Most people are terrified of criticizing anything about me. She critiqued my fashion sense as if it were the most natural thing in the world.

We were fire and gasoline from that first conversation. Always had been. When we were good, it was volcanic. Hotel rooms were destroyed. Champagne bottles shattered against walls. Bodies pressed together with a desperation that felt like drowning and breathing at the same time. When we weren't good, which was most of the time, we made war look polite. Screaming matches that ended with her throwing priceless objects at my head. Weeks of silence that stretched until one of us broke. Usually, me.

But Bianca knows her craft. Her design work turns cold steel and glass into something you want to touch. Warm spaces that feel like home instead of showcases. She's in charge of the interiors for the luxury condo project I'm building on the edge of Brickell Key. Forty stories of glass and marble will house the kind of wealth that prefers to remain invisible.

“Tell her I'll meet her at Le Jardin tonight at seven,” I say, already knowing this is a mistake.

Sergey raises an eyebrow, the scar above his left eye pulling tight. “You sure that's smart?”

I look up now, eyes narrowing. There's something in his tone that doesn't sit right. Too casual. Too interested. “Why?”

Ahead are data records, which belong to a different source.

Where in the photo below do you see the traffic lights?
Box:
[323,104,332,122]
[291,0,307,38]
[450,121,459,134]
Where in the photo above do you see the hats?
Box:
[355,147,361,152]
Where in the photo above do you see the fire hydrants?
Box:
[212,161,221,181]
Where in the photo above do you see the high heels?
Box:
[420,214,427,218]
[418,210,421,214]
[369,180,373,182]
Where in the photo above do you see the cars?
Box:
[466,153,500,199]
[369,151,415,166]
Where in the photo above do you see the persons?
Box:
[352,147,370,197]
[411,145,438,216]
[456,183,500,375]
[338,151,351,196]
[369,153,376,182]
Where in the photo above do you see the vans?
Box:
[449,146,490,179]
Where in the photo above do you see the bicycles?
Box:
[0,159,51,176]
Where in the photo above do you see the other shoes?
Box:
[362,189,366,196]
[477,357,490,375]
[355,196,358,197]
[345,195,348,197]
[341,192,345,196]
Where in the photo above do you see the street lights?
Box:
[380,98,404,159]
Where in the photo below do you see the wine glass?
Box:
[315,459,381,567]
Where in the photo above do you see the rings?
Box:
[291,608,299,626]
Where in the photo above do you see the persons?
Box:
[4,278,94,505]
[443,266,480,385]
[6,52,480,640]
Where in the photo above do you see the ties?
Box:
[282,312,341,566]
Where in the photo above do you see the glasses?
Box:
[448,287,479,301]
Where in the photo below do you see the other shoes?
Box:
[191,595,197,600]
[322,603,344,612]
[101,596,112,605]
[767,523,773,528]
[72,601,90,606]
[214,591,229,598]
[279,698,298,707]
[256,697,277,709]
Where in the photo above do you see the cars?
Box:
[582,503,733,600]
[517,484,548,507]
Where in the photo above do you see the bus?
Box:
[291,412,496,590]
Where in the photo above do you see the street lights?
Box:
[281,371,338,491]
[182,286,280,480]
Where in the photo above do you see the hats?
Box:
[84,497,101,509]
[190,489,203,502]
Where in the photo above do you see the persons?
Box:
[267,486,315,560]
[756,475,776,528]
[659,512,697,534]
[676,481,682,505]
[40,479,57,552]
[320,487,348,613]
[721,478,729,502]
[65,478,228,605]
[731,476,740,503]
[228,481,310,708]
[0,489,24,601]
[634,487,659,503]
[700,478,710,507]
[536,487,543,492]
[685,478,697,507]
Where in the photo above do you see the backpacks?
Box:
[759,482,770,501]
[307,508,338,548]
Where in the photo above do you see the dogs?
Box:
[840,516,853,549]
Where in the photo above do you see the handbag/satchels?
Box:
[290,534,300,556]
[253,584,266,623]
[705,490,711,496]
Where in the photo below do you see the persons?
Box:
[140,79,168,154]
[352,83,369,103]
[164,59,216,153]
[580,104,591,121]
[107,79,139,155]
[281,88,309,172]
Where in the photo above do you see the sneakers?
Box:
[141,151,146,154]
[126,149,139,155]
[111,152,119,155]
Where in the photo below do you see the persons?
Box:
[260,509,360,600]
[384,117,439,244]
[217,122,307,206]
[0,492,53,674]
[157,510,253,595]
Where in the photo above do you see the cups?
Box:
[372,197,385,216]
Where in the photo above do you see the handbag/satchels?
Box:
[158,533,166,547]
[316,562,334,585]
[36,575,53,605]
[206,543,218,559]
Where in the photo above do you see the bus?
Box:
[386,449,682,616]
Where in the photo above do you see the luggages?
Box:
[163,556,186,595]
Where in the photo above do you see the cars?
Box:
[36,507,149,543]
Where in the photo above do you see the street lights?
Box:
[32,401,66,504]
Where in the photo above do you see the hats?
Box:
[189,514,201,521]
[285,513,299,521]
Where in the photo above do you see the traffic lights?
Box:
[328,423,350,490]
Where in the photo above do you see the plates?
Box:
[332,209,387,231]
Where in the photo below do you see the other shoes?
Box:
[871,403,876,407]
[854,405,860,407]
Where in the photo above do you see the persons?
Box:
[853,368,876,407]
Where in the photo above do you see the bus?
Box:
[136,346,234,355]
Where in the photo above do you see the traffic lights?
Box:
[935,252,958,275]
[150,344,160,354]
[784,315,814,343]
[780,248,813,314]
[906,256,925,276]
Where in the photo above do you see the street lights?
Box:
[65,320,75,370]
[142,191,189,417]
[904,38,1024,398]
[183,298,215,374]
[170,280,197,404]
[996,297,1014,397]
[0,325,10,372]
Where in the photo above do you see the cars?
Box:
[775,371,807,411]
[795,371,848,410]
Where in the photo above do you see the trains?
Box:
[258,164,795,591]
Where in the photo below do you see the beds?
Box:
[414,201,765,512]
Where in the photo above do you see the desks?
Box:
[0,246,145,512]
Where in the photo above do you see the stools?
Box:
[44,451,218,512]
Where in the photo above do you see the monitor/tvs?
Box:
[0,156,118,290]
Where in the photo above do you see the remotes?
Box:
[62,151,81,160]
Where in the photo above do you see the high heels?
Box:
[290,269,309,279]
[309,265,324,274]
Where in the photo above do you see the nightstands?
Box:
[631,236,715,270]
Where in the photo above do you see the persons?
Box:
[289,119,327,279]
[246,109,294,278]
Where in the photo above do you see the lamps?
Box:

He shrugs, but his massive shoulders tense. “We've got enough going on without adding her drama. And you've been distracted lately.”

The word hangs in the air between us like smoke. I lean back in my chair, studying him. Sergey's face is a map of violence and survival. Broken nose that healed crooked. Scars on his knuckles from fights that ended with the other man not getting up. Perpetual five o'clock shadow that makes him look dangerous even when he's relaxed.

Right now, he's not relaxed.

“Distracted?” I question.

“Ever since Elena.”

There it is. The elephant in the room is dressed in journalist's clothes and wearing determination like it is armor.

I don't respond immediately. Instead, I finish my vodka and set the glass down with more force than necessary. The crystal makes a sharp sound against the wood. Sergey doesn't flinch, but his green eyes narrow slightly. He's watching me like he's trying to see through me, to find the weakness he's convinced exists.

“Set the meeting,” I say finally. “I'll handle Bianca.”

“And Elena?”

“Elena is none of your concern.”

His jaw tightens. “Everything that affects you affects the Bratva. That makes it my concern.”

“Since when do you question my judgment?”

“Since you started making decisions with parts of your anatomy that don't house your brain.”

In the old days, I would have put him on the ground for that insult. My father certainly would have. But Sergey isn't just my second-in-command. He's the closest thing I have to family, and family gets one warning before they cross a line they can't uncross.